According to the official blog, the planned sequence is as follows. First plasma in 2026, calibration of neutron diagnostics in 2027, and an attempt for Q greater than 1 later that year.
If the feat is confirmed, it will be the first time in history that a private machine produces more fusion energy than it received. For now, the absolute record belongs to NIF.
The Lawrence Livermore National Laboratory achieved 3.15 MJ released in 2022 with lasers. It was the world’s first laboratory ignition.
In parallel, CFS has already started building the ARC commercial plant. It is a 400 MW plant in Chesterfield County, Virginia.
In April 2026, according to the report by E&E News, CFS filed the first request from a fusion company to connect a plant to the PJM Interconnection.
In May 2026, the Italian ENI signed a billion-dollar contract for the early purchase of energy from CFS. At that moment, it became clear that part of the market is already pricing fusion in real commercial terms.
The global context of fusion

The fusion race in 2026 goes beyond CFS. Helion Energy, in Washington, reached plasma at 150 million degrees with deuterium-tritium fuel in its Polaris prototype in February.

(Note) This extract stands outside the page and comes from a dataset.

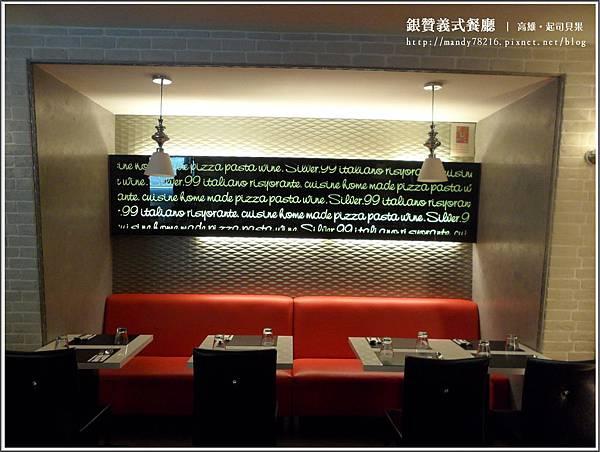 銀贊義式餐廳 - 10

According to the company, this was the first documented use of D-T fuel by a private machine. As documented by CPG in a report on the Korean tokamak KSTAR, this level is essential.
In parallel, TAE Technologies has been operating with hydrogen-boron. As shown by the CPG portal in coverage of TAE Technologies, this alternative fuel avoids radioactive waste.
On the other hand, private fusion startups raised about $9.8 billion by mid-2025. Despite this, a study in Nature Energy warned that many economic models overestimate learning gains.
Still, the US regulatory agency, the NRC, published a specific regulatory framework for fusion in February. The regulation explicitly separates fusion from fission.
And Brazil in this equation
Although no commercial tokamak is planned for Brazil, there are concrete participation opportunities. First, suppliers of special steel and cryogenic equipment can enter global chains.
Second, Brazilian universities are already participating in projects at IPEN with small-scale plasmas. These groups can cooperate with CFS and MIT in the long term.
As the CPG portal showed in coverage of the Microsoft-Chevron agreement, the advancement of fusion is directly connected to electricity demand. The explosion of AI pressures the global energy mix.
Next steps
According to the CFS blog, the next twelve months will involve closing the cryostat. Next comes the integration of the hydrogen and helium lines of the cooling system.
Subsequently, neutron diagnostics will be calibrated in a vacuum. Only then will the first plasma pulse be injected.
This first plasma will use only hydrogen, without D-T, to check basic stability. Despite this, the window for Q greater than 1 is concentrated in 2027.
If the target slips, CFS will lose its advantage over rivals like Helion and Tokamak Energy. Therefore, SPARC functions as an industrial showcase.
- Mass of the vessel: 48 tons, second half
- Physical completion of SPARC: about 75% in May 2026
- Location: Devens, Massachusetts, USA
- First plasma expected: still in 2026
- Target for Q greater than 1: from 2027
- CFS private investment: over $2 billion
- ARC commercial plant: 400 MW in Virginia, 2030s
Caveats and what could go wrong
According to MIT researchers consulted by the specialized press, there are still physical uncertainties about the high-density operating regime. Despite this, simulations conducted on supercomputers indicate a margin for Q greater than 1.
According to the study by Tang and Schmidt published in 2026 in Nature Energy, even if the technical target is achieved, the leveled cost of fusion may not compete with solar plus batteries until 2040.
Still, the maturity of HTS magnets has already changed the heavy equipment sector. Similarly, CFS can popularize superconducting tapes in the industry.
Finally, the question remains. If the SPARC vacuum vessel indeed delivers Q greater than 1 in 2027, will Brazil be ready to enter an industrial fusion chain?